Exercise input ::
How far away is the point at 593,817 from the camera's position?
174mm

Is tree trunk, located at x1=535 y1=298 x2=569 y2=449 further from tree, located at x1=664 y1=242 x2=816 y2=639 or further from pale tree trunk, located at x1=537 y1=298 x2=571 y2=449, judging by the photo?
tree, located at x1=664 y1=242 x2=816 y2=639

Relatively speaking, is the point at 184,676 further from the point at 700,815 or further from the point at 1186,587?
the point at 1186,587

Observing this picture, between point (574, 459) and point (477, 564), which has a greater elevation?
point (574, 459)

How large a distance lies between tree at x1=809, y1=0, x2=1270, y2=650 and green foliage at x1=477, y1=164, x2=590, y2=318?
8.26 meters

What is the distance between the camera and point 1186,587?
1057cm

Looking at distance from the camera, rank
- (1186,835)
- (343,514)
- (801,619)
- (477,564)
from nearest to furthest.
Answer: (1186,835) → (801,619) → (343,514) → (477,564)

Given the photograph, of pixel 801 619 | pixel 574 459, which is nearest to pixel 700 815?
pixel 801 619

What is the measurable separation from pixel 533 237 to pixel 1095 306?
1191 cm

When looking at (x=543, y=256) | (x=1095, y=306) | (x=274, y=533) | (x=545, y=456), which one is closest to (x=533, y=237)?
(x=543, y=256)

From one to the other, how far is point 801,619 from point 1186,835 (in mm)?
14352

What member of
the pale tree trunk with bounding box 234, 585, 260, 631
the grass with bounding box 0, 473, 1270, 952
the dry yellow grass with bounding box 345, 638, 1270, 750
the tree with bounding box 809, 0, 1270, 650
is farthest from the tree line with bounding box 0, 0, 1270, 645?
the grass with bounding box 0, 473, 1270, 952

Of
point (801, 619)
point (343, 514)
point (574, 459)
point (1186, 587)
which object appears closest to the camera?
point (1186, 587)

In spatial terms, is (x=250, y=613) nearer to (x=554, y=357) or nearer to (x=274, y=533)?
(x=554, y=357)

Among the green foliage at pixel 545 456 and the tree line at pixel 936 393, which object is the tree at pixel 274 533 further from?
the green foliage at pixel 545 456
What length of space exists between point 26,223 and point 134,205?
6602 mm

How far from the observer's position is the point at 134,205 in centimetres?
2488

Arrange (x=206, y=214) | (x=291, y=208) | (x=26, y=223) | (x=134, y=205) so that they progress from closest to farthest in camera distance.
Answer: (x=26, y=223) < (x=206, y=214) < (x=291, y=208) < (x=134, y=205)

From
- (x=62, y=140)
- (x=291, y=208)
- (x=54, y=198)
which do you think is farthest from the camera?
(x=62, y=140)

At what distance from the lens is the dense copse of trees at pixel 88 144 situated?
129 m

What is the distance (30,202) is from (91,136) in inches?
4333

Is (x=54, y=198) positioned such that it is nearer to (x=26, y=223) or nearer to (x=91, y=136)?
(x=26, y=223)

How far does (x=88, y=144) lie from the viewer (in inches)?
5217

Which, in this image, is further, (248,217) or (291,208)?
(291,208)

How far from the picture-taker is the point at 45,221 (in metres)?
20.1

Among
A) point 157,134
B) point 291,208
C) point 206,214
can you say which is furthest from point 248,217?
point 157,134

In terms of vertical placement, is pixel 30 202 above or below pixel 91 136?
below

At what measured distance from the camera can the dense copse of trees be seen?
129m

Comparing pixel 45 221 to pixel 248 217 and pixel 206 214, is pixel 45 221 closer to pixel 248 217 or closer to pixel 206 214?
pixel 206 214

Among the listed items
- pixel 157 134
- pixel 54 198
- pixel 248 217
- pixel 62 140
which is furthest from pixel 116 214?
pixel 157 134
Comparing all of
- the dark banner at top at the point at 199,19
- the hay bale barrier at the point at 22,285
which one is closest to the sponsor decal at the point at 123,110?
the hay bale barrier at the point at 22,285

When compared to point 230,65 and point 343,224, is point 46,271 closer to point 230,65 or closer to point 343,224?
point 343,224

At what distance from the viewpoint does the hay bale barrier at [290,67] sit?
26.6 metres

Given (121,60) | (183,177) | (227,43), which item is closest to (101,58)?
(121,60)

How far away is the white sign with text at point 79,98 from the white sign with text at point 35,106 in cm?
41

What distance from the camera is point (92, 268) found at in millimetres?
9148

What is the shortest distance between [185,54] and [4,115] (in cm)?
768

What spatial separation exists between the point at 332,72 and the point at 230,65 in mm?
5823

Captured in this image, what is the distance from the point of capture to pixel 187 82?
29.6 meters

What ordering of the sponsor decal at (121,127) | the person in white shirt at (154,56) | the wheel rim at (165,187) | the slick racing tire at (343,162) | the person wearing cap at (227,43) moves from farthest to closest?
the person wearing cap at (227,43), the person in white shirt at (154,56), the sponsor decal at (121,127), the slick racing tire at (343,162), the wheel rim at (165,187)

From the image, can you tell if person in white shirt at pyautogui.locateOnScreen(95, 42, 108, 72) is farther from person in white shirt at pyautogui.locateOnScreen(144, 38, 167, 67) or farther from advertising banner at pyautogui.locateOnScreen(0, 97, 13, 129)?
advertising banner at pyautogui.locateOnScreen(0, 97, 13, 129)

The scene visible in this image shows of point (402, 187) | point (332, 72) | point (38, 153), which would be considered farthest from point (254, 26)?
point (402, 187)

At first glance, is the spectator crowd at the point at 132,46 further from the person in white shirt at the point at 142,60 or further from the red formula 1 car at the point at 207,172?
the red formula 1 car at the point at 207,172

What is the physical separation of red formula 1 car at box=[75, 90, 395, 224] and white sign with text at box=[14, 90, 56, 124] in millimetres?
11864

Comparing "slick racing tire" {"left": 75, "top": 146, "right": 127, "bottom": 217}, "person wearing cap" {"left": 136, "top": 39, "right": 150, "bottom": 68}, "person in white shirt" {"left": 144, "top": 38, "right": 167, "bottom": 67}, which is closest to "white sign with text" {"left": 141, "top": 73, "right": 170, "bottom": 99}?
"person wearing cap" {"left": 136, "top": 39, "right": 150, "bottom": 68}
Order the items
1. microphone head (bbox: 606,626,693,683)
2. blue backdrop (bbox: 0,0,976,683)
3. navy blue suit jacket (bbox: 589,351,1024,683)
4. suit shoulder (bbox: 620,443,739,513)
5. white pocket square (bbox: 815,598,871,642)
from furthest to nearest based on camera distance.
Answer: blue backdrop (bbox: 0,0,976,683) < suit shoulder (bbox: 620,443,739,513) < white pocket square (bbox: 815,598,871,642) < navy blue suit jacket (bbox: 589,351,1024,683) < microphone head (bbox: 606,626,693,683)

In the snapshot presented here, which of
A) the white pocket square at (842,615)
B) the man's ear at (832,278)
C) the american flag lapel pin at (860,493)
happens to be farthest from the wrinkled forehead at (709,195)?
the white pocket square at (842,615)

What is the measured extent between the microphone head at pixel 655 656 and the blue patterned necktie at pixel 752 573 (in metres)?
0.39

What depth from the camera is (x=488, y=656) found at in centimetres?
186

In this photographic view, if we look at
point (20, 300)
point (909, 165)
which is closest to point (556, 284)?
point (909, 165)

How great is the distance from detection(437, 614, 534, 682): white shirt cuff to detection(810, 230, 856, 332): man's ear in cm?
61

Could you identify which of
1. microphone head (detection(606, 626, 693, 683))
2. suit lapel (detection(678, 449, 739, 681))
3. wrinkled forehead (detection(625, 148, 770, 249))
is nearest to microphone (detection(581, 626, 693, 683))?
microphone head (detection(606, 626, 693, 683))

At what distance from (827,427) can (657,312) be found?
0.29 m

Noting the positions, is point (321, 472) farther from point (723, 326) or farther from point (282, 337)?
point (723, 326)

Exercise objective ::
Above are the records; copy exactly the lines from the one with "How great is" through the final line.

Exercise output ::
How great is the distance from detection(437, 614, 534, 682): white shirt cuff to detection(810, 230, 856, 332): man's ear in cm?
61

Could you identify which of
1. microphone head (detection(606, 626, 693, 683))
2. suit lapel (detection(678, 449, 739, 681))
3. wrinkled forehead (detection(625, 148, 770, 249))
is nearest to microphone (detection(581, 626, 693, 683))?
microphone head (detection(606, 626, 693, 683))

At what distance from (827,427) can (657,312) be found?
0.29 m

Noting the positions, is point (321, 472) farther from point (723, 326) or farther from point (282, 337)?
point (723, 326)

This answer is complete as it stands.